As he reached the hotel, the liveried doormen were busy opening hackney cab doors and assisting elegantly dressed guests to alight whilst another doorman whistled up porters to take charge of the luggage. Skirting past them John walked into the marble foyer and glanced absently at the listing of transatlantic crossings prominently displayed.

Beyond the entrance hall, thronged with a confusion of arriving and departing travellers, a flight of steps led up to the large top-lit Central Court with its pink pilasters.

Ignoring the glazed screens with their French doors that filled the arches and opened up into the large restaurants on either side of the Central Court, John made his way to the Hypostyle Hall, which was where Alfred had suggested they meet.

Several of the tables in the large square empire-style hall were already filled with people taking afternoon tea, and as John surveyed them he was approached by an imposing flunkey who demanded condescendingly, ‘H’excuse me, sir, but h’if you was wanting to take…’

‘I’m here to meet a friend,’ John stopped him calmly.

‘Oh, and ‘oo would that be, sir?’

‘The Earl of Camberley,’ John told him.

The immediate change in the flunkey’s attitude towards him would normally have made John chuckle, but on this occasion he was still too heart-sore from his earlier outburst to do more than ignore the man’s pleasantries as he led him to a table.

‘Shall you be wishing me to ’ave His Lordship called, Sir, or…’

‘No, that won’t be necessary. I’m a few minutes early.’ He looked past the flunkey to the area just in front of the entrance to the open-air courtyard where a large grand piano stood on the shiny marble floor.

Was this where Hettie was going to be singing?

Refusing the waiter’s offer of tea, John studied the occupants of the other tables. They were in the main family groups, passengers, he guessed, for tomorrow’s Atlantic crossing, although there were some tables filled exclusively by ladies sipping tea and busily talking to one another.

‘John, old chap.’

He had been so engrossed that he hadn’t seen Alfred, and as he stood up to shake his hand his friend drew the young woman at his side forward and announced, ‘Polly, allow me to introduce to you my very good friend, John Pride. Pride, this is my sister, Lady Polly Howard.’
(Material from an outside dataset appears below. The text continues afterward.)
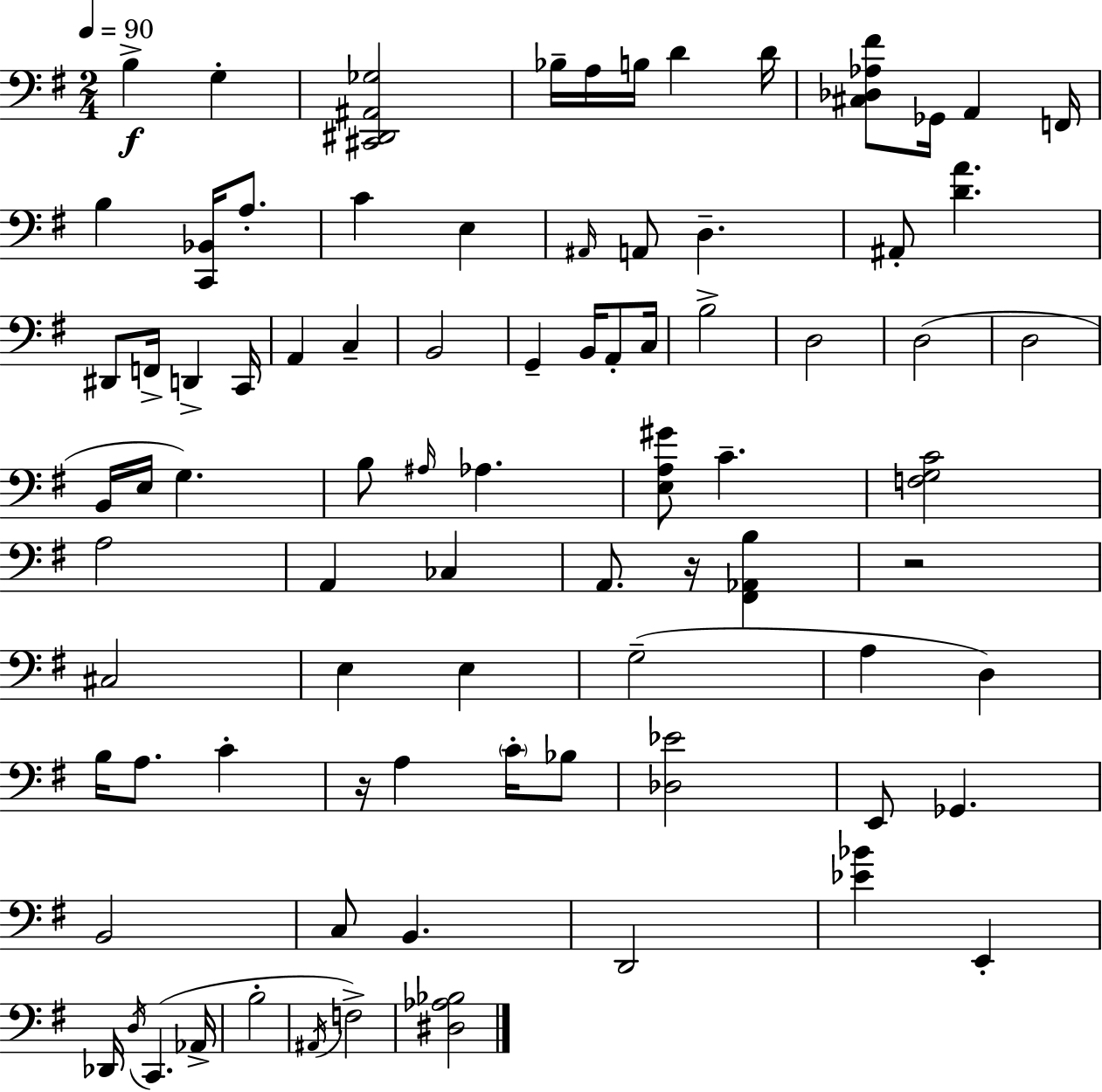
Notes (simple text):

B3/q G3/q [C#2,D#2,A#2,Gb3]/h Bb3/s A3/s B3/s D4/q D4/s [C#3,Db3,Ab3,F#4]/e Gb2/s A2/q F2/s B3/q [C2,Bb2]/s A3/e. C4/q E3/q A#2/s A2/e D3/q. A#2/e [D4,A4]/q. D#2/e F2/s D2/q C2/s A2/q C3/q B2/h G2/q B2/s A2/e C3/s B3/h D3/h D3/h D3/h B2/s E3/s G3/q. B3/e A#3/s Ab3/q. [E3,A3,G#4]/e C4/q. [F3,G3,C4]/h A3/h A2/q CES3/q A2/e. R/s [F#2,Ab2,B3]/q R/h C#3/h E3/q E3/q G3/h A3/q D3/q B3/s A3/e. C4/q R/s A3/q C4/s Bb3/e [Db3,Eb4]/h E2/e Gb2/q. B2/h C3/e B2/q. D2/h [Eb4,Bb4]/q E2/q Db2/s D3/s C2/q. Ab2/s B3/h A#2/s F3/h [D#3,Ab3,Bb3]/h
‘Pooh, Alfie, you have scared poor Mr Pride half to death by being so formal! Since I am going to be living in America for a while, Mr Pride, where everyone is of equal status and there are thank goodness no archaic stuffy titles, I intend to be known simply as Polly Howard, and that is what you shall call me.’

John smiled as she shook his hand but knew he would do no such thing.

He had thought Hettie’s dress was shockingly short, but Lady Polly’s was even shorter, a narrow tube of emerald green satin, sashed in black, which showed off her narrow boyish figure.

‘Polly, I know you have some letters to write so we will not keep you.’

‘Oh pooh, I know you are just saying that because you want to be rid of me, Alfie. Well, you shall not be. I intend to sit here and order a delicious afternoon tea and enjoy myself. But you need not worry I shall eavesdrop on your conversation with Mr Pride.’

‘My sister is one of these very stubborn and modern young women, I’m afraid, John.’

She laughed as she opened her bag and removed a long cigarette holder into which she fitted a cigarette whilst John tried not to look shocked. ‘Alfie, do be a dear and light this for me. Do you think I am very fast and shocking for smoking, Mr Pride? I assure you that my dear darling brother does. He thinks it dreadful that his sister is so modern and daring. Do you have a sister, Mr Pride?’

‘I have two.’

‘Oh, what fun! And are they modern?’

‘Polly, you ask far too many questions. I apologise for her, John. I am afraid she has been dreadfully spoiled.’

‘And whose fault is that? If I had been allowed to go up to Girton as I wished, instead of being forced to stay at home, then I would not have nanny to pet me, would I, and then I would have become a bluestocking. Do you dance, Mr Pride?’

She was like quicksilver, John thought, mercurial and dizzying, not to mention droll, with her carmined lips and short bobbed hair.